In June, Google updated their ad policies about “healthcare” topics, including abortion, catching Live Action in their net, as well. No longer does Live Action come up high in “abortion” searches. As per the new policy, “Advertisers who want to run ads using keywords related to getting an abortion will first need to be certified as an advertiser that either provides abortions or does not provide abortions.” This will lead to pro-life groups getting labeled on the results:

“To get certified, advertisers must submit an application where they self-declare as an organization that either provides abortions or does not provide abortions. The application will require some basic information about your organization. Once your submitted information has been reviewed and verified, you’ll receive a certification. Depending on how you’re certified Google will automatically generate one of the following in-ad disclosures for your abortion product or service ads: ‘Provides abortions’ or ‘Does not provide abortions.’”

Google is swaying both what people are viewing and how they will view it.

On YouTube, Live Action can’t run ads about their videos to encourage others to find their content, and they also have been blocked from monetizing or running ads on their own videos.

This pretty roundly completes the shutdown of Live Action’s ability to share ideas or materials across social media, with Facebook and Instagram being the only official hold outs.

All of these companies need to decide if they want to be treated like publishers or platforms. They’re attempting to straddle this line, claiming exemptions from liability on the content on their servers as platforms while simultaneously censoring content. It’s unreasonable and irresponsible for them to claim that they’re a neutral host for information, hiding behind Section 230 of the Communications Decency Act.

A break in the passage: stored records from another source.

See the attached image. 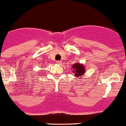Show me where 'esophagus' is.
Masks as SVG:
<instances>
[{"instance_id":"1","label":"esophagus","mask_w":126,"mask_h":126,"mask_svg":"<svg viewBox=\"0 0 126 126\" xmlns=\"http://www.w3.org/2000/svg\"><path fill=\"white\" fill-rule=\"evenodd\" d=\"M56 63H57V64H62V62H60V61H57V62H56Z\"/></svg>"}]
</instances>
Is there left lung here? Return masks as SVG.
<instances>
[{
    "mask_svg": "<svg viewBox=\"0 0 126 126\" xmlns=\"http://www.w3.org/2000/svg\"><path fill=\"white\" fill-rule=\"evenodd\" d=\"M72 68L73 69V72L74 73L76 77H81V76H82L85 72L84 66L83 64H80L79 63H76L74 64Z\"/></svg>",
    "mask_w": 126,
    "mask_h": 126,
    "instance_id": "8db88e82",
    "label": "left lung"
}]
</instances>
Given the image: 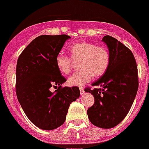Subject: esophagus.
I'll return each mask as SVG.
<instances>
[{"instance_id":"esophagus-1","label":"esophagus","mask_w":149,"mask_h":149,"mask_svg":"<svg viewBox=\"0 0 149 149\" xmlns=\"http://www.w3.org/2000/svg\"><path fill=\"white\" fill-rule=\"evenodd\" d=\"M80 94H81L82 95H83L84 93H85V91H84V88H80Z\"/></svg>"}]
</instances>
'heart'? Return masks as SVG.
Instances as JSON below:
<instances>
[{
  "label": "heart",
  "mask_w": 149,
  "mask_h": 149,
  "mask_svg": "<svg viewBox=\"0 0 149 149\" xmlns=\"http://www.w3.org/2000/svg\"><path fill=\"white\" fill-rule=\"evenodd\" d=\"M71 57L63 53L57 54L55 64L58 71L63 74L72 72L74 61H80L79 72L73 74L69 79L70 86H82L95 77L103 75L109 68L110 54L103 46H96L89 42H78L69 49Z\"/></svg>",
  "instance_id": "1"
}]
</instances>
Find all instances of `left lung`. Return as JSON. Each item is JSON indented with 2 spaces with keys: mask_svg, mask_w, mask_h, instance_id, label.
I'll list each match as a JSON object with an SVG mask.
<instances>
[{
  "mask_svg": "<svg viewBox=\"0 0 149 149\" xmlns=\"http://www.w3.org/2000/svg\"><path fill=\"white\" fill-rule=\"evenodd\" d=\"M110 54V63L102 77L94 82L96 88H85L95 97L87 110L93 125L111 129L129 113L138 89V71L133 53L121 42L109 35L103 37Z\"/></svg>",
  "mask_w": 149,
  "mask_h": 149,
  "instance_id": "8db88e82",
  "label": "left lung"
}]
</instances>
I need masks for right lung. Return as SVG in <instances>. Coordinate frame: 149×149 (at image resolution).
I'll use <instances>...</instances> for the list:
<instances>
[{
    "label": "right lung",
    "mask_w": 149,
    "mask_h": 149,
    "mask_svg": "<svg viewBox=\"0 0 149 149\" xmlns=\"http://www.w3.org/2000/svg\"><path fill=\"white\" fill-rule=\"evenodd\" d=\"M66 35H40L19 56L16 66V95L29 120L43 130H52L65 120L69 106L80 97L77 86L62 87L66 79L55 64ZM58 85L54 93L51 87Z\"/></svg>",
    "instance_id": "add662e5"
}]
</instances>
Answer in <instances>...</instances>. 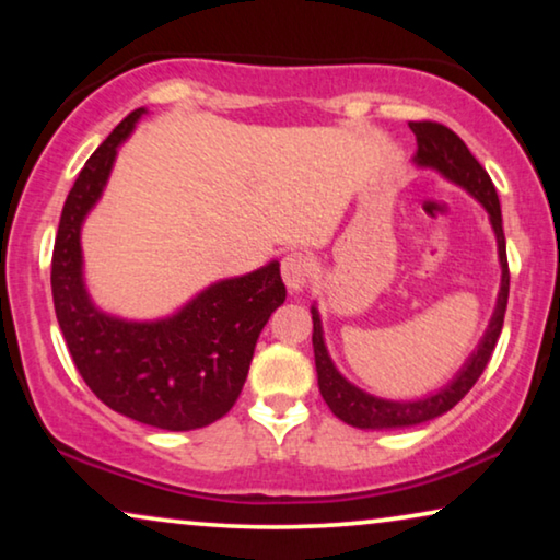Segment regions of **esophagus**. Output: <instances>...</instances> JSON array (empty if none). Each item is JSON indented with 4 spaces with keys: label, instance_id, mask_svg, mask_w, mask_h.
I'll use <instances>...</instances> for the list:
<instances>
[{
    "label": "esophagus",
    "instance_id": "1",
    "mask_svg": "<svg viewBox=\"0 0 560 560\" xmlns=\"http://www.w3.org/2000/svg\"><path fill=\"white\" fill-rule=\"evenodd\" d=\"M280 272H282V280H285L290 293H301V290L308 288L311 259L301 255V252H290V255L282 259Z\"/></svg>",
    "mask_w": 560,
    "mask_h": 560
}]
</instances>
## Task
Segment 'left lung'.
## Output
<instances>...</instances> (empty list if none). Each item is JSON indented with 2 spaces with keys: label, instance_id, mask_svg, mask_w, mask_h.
Masks as SVG:
<instances>
[{
  "label": "left lung",
  "instance_id": "8db88e82",
  "mask_svg": "<svg viewBox=\"0 0 560 560\" xmlns=\"http://www.w3.org/2000/svg\"><path fill=\"white\" fill-rule=\"evenodd\" d=\"M412 135L418 140L416 152V165L418 167H431L439 171L443 178L454 180L456 186L477 198L489 213L492 221L494 236H497V255H500L502 267V285L500 295H497V305L489 320L485 336H481L479 347L474 354L466 359V364L458 370L454 380L439 393L420 397V400H382L343 377L336 370L328 349L324 343V328H320L318 308L313 305V354H316V372H318V389L328 408L336 418H341L343 423L364 428V431H387V428H410L425 420H433L448 412L469 389L477 385V380L485 372V366L492 359V351L497 347V339L502 334L504 324V311H508V295H510V267H508V247H504V232H502V209L500 198H497L494 183L489 178L485 167L479 165V160L471 155L462 137L451 132L448 127L439 125V121H410Z\"/></svg>",
  "mask_w": 560,
  "mask_h": 560
}]
</instances>
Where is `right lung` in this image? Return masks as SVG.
<instances>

True platforms remain that way by remaining neutral on the material there: “The Internet and other interactive computer services offer a forum for a true diversity of political discourse, unique opportunities for cultural development, and myriad avenues for intellectual activity.” It’s clear that their current actions violate this and that they are instead acting as publishers and should be held to publishing standards.

If they, as private businesses, want to moderate who can buy ad space, who can post certain types of content, and what that content looks like, then they should accept the liability for the posts that users make on their sites. If the tech giants want to block pro-life content, they need to be prepared to also accept legal liability for the various words and images uploaded. If that’s less objectionable for them than allowing pro-life people to talk about the sanctity of life, than that’s for each company to decide.

It’s time, though, for them to stop having the best of all worlds. Act like a publisher like this, picking and choosing your preferred ideology and favored users, and accept that liability. Want the shielding afforded to platforms? Then it’s time to back off conservative people and their media and let them run their ads. Censorship comes with strings.